Damit sich Muskeln bilden können, benötigst du Proteine, spezieller deren Bausteine, sogenannte Aminosäuren. Den größten Nutzen erzielst du, wenn du diese vor dem Training zuführst. Aber auch anschließend sind eiweißreiche Snacks unabdingbar. Passe deinen Proteinbedarf deiner sportlichen Aktivität an.

Im Fitnessstudio empfiehlt es sich, dass du unmittelbar nach dem Work-out einen Eiweiß-Shake zu dir nimmst. Diese Sportler-Nahrungsergänzung liefert dir alle wichtigen Nährstoffe, um sichtbare Erfolge im Muskelaufbau zu gewährleisten.

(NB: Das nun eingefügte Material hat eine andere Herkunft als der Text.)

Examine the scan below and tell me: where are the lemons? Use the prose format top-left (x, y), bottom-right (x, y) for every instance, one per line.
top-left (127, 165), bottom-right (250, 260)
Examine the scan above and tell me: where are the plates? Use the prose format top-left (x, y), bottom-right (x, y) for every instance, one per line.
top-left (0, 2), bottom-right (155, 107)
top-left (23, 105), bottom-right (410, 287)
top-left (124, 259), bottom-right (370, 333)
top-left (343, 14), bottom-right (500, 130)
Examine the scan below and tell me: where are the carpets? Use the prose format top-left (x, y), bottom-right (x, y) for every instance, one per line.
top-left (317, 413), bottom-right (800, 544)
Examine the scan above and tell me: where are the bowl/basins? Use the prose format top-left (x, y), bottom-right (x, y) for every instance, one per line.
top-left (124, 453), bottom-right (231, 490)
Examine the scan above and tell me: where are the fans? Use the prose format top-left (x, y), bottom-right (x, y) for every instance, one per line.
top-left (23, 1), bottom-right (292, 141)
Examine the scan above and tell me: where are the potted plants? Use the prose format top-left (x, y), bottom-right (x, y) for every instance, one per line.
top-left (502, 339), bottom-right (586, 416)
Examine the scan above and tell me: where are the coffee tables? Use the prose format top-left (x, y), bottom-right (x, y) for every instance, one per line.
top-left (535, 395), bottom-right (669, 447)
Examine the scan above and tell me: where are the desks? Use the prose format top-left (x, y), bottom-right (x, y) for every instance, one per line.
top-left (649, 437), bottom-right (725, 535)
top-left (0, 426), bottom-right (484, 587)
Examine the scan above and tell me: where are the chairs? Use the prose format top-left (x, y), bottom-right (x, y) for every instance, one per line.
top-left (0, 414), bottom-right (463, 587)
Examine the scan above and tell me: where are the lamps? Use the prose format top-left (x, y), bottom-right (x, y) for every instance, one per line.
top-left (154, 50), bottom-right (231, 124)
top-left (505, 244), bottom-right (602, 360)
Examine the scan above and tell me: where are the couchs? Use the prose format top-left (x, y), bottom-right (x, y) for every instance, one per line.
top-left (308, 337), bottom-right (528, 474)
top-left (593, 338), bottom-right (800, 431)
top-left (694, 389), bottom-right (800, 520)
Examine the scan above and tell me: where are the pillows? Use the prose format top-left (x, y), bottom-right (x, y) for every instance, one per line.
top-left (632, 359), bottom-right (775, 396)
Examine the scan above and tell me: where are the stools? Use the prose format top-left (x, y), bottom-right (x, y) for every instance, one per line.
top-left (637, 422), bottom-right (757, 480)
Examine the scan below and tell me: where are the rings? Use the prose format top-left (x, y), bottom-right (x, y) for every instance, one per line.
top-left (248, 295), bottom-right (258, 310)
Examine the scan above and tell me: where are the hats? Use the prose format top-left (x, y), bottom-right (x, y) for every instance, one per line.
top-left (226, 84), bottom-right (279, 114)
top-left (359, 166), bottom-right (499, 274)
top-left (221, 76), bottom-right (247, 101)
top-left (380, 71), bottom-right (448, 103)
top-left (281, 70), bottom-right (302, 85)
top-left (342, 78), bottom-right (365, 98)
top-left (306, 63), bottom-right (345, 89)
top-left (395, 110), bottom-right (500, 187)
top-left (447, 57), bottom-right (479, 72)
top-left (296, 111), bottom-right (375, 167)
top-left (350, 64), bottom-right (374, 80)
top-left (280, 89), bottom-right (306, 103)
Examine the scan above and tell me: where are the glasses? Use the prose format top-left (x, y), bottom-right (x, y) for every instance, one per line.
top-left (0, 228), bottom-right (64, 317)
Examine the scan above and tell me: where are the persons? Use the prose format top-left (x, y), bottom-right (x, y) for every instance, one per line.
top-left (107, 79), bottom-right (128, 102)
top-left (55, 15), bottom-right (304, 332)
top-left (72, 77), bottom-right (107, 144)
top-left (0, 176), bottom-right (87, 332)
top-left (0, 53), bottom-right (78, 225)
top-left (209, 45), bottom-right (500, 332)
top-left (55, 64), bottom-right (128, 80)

Überdies ist es notwendig den Flüssigkeitsverlust durch das Schwitzen wieder auszugleichen. Nebenbei enthält möglichst nährstoffreiches Mineralwasser auch viele Elektrolyte, die nötig sind, damit dein Körper die Proteine verwerten kann. Aber auch Fette und Kohlenhydrate müssen feste Bestandteile deines Speiseplans sein. Wie du siehst, ist eine ausgewogene, eiweißhaltige Ernährung der Schlüssel zu einer effektiven Förderung der Muskelmasse.

Wie funktioniert Fettverbrennung?

Aber was bringen dir Muskeln, wenn Sie unter einer Fettschicht verborgen bleiben? Ein definierter Körper zeichnet sich unter anderem durch wenig Fett aus. Glücklicherweise lässt sich die Fettverbrennung mit den Übungen mit dem eigenen Körpergewicht kombinieren. Die Geheimwaffe nennt sich High Intensity Interval Training (HIIT). Hierbei powerst du dich eine kurze Zeit lang vollkommen aus. Darauf eine ebenso kurze Erholungsphase, ehe du die Intervalle wiederholst. So bringst du deinen Stoffwechsel auf Hochtouren und der berühmte Afterburn-Effekt wird verstärkt.

Kann man Fettverbrennung und Muskelaufbau verbinden?

Ja, das ist nicht nur möglich, sondern äußerst sinnvoll. Da du beim HIIT Work-out sehr schnelle Bewegungen ausführst, ist eine Grundstabilität des Rumpfes unabdingbar. Mit Kraftübungen mit dem eigenen Körpergewicht schaffst du die Grundvoraussetzungen für dein Fettverbrennungsprogramm. Außerdem verbrennst du umso mehr Kalorien im Ruhezustand, je mehr Muskeln du besitzt. Fettverbrennung und Muskelaufbau schließen schließen sich gegenseitig also in keinster Weise aus.